▶ Task objective
The line containing "New Zealand, site EFH_HCAME06, 2019-03-19" marks the end: restate word for word every line from the first line of the entries below through that one.

▶ Recorded information
::::::::::
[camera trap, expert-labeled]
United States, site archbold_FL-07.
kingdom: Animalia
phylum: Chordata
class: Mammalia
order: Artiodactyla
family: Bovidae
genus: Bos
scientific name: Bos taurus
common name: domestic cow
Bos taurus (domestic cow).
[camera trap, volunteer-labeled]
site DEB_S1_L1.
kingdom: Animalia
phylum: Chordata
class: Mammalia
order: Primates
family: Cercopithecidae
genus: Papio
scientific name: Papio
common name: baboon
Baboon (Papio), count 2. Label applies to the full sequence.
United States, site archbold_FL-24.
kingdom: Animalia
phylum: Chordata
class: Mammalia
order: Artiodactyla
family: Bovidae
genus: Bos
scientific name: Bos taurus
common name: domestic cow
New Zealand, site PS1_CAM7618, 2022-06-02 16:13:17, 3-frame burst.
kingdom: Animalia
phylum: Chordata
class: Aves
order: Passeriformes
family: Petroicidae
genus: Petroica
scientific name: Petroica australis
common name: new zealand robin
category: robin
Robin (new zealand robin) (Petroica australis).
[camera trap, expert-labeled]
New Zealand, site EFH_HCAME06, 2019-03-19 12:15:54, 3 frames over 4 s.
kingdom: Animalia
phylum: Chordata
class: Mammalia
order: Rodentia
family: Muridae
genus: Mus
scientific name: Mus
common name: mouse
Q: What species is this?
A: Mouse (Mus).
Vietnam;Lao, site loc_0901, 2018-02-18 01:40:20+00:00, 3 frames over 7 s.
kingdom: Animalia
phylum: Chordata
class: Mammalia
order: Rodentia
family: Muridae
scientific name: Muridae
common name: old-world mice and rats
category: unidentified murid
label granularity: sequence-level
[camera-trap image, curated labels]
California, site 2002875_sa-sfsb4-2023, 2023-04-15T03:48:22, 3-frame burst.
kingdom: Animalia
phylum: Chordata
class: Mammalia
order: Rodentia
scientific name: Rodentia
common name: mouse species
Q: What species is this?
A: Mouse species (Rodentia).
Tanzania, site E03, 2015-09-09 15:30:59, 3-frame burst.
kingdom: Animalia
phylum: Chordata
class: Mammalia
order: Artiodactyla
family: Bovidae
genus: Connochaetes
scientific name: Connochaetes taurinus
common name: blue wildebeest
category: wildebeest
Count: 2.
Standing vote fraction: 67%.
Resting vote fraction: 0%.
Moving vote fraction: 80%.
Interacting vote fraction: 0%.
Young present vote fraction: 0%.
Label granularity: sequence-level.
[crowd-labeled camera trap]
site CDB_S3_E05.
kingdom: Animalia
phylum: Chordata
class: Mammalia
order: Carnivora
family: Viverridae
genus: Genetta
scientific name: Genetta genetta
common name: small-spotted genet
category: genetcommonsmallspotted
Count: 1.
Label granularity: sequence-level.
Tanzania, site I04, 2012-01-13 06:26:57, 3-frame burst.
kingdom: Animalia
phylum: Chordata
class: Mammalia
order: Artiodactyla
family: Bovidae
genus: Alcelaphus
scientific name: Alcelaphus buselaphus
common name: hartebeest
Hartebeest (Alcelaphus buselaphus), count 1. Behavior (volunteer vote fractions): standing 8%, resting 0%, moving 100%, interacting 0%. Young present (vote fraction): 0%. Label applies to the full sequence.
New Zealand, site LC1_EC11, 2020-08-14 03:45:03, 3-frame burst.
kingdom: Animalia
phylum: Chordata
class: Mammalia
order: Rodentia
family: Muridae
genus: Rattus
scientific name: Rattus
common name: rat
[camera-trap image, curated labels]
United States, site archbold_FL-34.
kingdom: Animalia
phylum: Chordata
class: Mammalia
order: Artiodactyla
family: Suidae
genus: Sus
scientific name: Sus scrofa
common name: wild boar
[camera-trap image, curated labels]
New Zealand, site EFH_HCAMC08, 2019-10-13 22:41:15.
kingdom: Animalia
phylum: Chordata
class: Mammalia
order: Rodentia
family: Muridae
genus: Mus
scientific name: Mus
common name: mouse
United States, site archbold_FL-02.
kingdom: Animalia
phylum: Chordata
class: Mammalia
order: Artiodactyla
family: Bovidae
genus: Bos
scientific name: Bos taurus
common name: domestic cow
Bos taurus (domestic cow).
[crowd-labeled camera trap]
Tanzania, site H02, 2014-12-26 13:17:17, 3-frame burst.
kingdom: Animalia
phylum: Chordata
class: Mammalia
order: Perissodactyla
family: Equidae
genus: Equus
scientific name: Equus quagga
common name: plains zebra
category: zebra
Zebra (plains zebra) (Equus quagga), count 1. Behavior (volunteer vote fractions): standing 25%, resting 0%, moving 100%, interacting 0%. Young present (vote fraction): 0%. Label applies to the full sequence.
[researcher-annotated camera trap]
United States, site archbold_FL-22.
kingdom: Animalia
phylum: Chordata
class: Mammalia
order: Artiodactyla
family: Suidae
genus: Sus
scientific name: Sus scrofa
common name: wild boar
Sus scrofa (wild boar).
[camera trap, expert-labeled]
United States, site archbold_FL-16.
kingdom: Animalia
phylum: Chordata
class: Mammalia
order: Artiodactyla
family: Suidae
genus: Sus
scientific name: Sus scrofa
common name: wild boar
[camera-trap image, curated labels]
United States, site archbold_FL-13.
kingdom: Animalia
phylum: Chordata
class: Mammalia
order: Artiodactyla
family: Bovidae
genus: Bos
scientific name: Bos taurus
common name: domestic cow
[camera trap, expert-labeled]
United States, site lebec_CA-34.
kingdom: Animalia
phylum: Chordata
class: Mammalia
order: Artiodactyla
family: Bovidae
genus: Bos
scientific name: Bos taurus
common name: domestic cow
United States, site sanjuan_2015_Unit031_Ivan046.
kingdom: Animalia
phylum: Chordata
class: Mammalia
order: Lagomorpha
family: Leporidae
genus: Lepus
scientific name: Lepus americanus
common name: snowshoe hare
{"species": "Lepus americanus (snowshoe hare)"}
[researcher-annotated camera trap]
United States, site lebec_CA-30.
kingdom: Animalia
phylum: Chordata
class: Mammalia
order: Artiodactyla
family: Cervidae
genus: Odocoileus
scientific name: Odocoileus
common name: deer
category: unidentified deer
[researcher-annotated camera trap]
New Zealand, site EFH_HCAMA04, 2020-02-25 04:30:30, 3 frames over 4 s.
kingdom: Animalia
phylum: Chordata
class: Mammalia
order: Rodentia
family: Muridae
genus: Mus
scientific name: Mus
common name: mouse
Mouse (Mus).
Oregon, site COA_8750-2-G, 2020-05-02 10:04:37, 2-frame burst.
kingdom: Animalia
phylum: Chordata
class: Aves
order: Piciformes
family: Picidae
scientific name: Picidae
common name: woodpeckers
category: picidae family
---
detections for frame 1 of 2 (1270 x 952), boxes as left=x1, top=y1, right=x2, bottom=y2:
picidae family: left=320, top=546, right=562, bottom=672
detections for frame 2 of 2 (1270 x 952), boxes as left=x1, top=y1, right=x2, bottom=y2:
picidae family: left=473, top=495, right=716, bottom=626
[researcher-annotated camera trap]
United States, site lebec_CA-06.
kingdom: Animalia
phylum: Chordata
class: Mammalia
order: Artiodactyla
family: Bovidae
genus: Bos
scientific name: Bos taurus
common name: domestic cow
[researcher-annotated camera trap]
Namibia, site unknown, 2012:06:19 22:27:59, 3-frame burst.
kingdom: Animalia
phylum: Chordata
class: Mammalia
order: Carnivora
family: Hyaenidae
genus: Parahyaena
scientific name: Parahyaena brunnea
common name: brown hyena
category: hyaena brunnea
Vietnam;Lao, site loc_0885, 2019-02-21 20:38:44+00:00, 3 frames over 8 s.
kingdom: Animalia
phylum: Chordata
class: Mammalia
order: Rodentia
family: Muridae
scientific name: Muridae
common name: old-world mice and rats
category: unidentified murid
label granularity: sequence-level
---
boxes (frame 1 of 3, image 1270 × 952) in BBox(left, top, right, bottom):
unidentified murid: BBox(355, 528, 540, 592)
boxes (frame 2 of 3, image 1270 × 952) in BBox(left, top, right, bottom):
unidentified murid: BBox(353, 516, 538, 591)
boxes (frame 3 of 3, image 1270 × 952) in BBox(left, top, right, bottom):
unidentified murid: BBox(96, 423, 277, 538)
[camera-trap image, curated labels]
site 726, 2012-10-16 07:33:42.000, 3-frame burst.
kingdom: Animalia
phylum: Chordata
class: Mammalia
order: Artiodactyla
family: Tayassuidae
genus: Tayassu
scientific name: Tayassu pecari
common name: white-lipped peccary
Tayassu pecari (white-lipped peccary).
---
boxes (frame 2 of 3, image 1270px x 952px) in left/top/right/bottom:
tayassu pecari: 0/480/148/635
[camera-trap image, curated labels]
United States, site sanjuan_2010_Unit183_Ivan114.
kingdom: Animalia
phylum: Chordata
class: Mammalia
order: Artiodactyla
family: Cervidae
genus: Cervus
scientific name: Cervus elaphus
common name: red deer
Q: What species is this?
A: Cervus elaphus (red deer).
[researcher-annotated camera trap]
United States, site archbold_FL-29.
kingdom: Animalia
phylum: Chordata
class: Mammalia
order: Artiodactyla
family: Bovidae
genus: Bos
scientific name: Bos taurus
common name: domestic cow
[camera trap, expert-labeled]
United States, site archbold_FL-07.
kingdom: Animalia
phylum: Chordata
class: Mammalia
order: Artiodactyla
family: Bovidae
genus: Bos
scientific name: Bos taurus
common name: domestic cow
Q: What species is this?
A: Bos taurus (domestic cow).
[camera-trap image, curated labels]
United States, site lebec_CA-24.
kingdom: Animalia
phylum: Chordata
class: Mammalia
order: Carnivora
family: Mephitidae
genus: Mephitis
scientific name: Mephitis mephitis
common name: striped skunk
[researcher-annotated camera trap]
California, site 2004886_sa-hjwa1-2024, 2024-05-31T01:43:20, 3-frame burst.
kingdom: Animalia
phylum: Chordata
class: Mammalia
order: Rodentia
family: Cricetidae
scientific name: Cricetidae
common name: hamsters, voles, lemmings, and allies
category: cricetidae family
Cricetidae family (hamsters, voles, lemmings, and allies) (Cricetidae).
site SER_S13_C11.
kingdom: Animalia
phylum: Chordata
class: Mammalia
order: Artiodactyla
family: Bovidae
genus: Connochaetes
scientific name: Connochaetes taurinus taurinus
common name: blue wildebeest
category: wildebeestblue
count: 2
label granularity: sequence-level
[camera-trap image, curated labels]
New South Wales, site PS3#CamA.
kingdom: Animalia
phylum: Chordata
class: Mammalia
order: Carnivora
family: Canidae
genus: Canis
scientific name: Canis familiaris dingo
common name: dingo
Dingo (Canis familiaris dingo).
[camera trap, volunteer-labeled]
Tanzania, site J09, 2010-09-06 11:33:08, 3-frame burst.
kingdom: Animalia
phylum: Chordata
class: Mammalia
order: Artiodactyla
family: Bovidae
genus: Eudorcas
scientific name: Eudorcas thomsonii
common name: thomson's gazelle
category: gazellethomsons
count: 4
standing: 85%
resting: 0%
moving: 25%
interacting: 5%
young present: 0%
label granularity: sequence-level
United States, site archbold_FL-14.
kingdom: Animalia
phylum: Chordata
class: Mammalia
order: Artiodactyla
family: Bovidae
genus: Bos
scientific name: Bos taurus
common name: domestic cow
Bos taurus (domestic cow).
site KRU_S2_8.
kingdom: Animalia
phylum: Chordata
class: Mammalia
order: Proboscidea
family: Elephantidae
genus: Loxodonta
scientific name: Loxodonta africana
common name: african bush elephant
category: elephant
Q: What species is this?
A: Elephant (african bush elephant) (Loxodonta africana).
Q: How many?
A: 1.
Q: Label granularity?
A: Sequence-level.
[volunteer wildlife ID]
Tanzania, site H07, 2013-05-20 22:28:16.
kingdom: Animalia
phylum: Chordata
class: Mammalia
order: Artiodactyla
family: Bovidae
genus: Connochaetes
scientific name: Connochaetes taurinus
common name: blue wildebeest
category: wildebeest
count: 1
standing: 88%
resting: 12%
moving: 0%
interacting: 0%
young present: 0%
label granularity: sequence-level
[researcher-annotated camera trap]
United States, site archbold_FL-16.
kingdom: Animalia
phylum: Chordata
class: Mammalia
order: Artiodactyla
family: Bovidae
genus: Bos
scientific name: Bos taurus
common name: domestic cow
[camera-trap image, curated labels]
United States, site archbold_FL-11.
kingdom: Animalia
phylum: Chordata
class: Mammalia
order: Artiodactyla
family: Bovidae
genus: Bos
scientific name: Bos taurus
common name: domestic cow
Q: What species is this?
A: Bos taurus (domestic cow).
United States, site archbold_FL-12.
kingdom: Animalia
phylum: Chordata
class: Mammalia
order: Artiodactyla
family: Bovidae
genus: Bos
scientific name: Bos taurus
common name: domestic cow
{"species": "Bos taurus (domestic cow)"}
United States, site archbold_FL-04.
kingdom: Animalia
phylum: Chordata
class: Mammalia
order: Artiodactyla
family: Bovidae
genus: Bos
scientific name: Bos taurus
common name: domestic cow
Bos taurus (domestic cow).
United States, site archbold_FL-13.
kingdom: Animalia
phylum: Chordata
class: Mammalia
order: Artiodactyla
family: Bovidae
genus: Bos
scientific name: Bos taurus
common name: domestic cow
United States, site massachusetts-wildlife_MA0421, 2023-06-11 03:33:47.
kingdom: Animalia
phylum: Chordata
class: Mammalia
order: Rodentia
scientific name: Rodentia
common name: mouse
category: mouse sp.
::::::::::
▶ Written reply
[camera trap, expert-labeled]
United States, site archbold_FL-07.
kingdom: Animalia
phylum: Chordata
class: Mammalia
order: Artiodactyla
family: Bovidae
genus: Bos
scientific name: Bos taurus
common name: domestic cow
Bos taurus (domestic cow).
[camera trap, volunteer-labeled]
site DEB_S1_L1.
kingdom: Animalia
phylum: Chordata
class: Mammalia
order: Primates
family: Cercopithecidae
genus: Papio
scientific name: Papio
common name: baboon
Baboon (Papio), count 2. Label applies to the full sequence.
United States, site archbold_FL-24.
kingdom: Animalia
phylum: Chordata
class: Mammalia
order: Artiodactyla
family: Bovidae
genus: Bos
scientific name: Bos taurus
common name: domestic cow
New Zealand, site PS1_CAM7618, 2022-06-02 16:13:17, 3-frame burst.
kingdom: Animalia
phylum: Chordata
class: Aves
order: Passeriformes
family: Petroicidae
genus: Petroica
scientific name: Petroica australis
common name: new zealand robin
category: robin
Robin (new zealand robin) (Petroica australis).
[camera trap, expert-labeled]
New Zealand, site EFH_HCAME06, 2019-03-19 12:15:54, 3 frames over 4 s.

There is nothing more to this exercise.